There was a lot of weeping on Queen for A Day. The contestants wept as they told of their difficult circumstances. The audience wept as they leaned in to hear of the contestants’ difficult circumstances. And, there were tears, for sure, when one lucky – well, unlucky – contestant was selected to receive the amazing gifts and prizes.
For all the weeping, Queen for the Day was a popular show. According to my research, the show was aired on radio and then television for 17 years – from 1947 through 1964. And thereafter, there were several, largely unsuccessful, attempts to revive the show. Indeed, those efforts continue to this day. As recently as 2011, a hustler with the difficult name of Michael Worstman, a former executive and producer with various entertainment enterprises, was trying to bring QFD to today’s audiences. He built a website devoted to promoting the concept. The site makes a strong case for the return of QFD. According to Mr. Worstman,
As a brand, Queen for a Day has worldwide recognition, stature, and historical significance and is ideal for advertisers who desire to strongly connect with consumers. Queen For A Day is a relevant and seamless way to integrate appropriate lifestyle products into the show in support of ad campaigns and product launches. Consumers who see others becoming excited about a product or service can stimulate a desire to want it too. And in some cases, the gifts contestants receive can be life-changing. And that’s powerful…

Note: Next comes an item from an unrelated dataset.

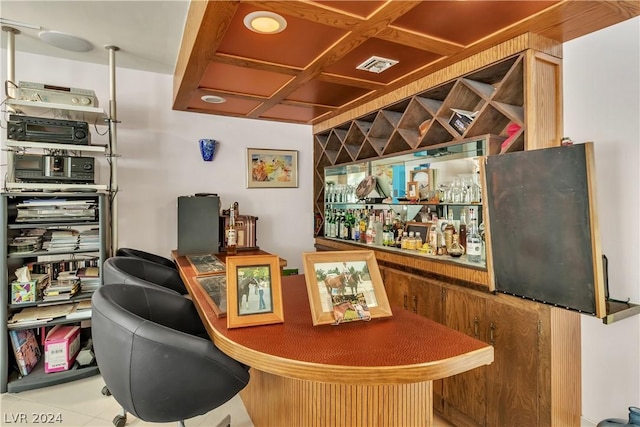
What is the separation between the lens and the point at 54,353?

I want to support the case for bringing back Queen for a Day. I love a good reality show – the cheesier the better as far as I am concerned – but I can’t do it. I can’t stomach the fact that some of the contestants lost. Sure they got consolation prizes, but how pathetic to have appeared in supplication before a national television audience parading your family’s pain and misery for all to wallow in, only to be judged by a jury of your peers not to have had it bad enough to merit the title of Queen for the Day. That was harsh.
I know, I know. This is real life; there is too much anguish out there. There just aren’t enough kitchen gadgets to assuage it all. That’s probably why the host ended each show with a bit of wistfulness: “This is Jack Bailey, wishing we could make every woman a queen, for every single day…” But I am sorry. That was the problem with Queen For A Day; they did not understand that reality TV shouldn’t be too real.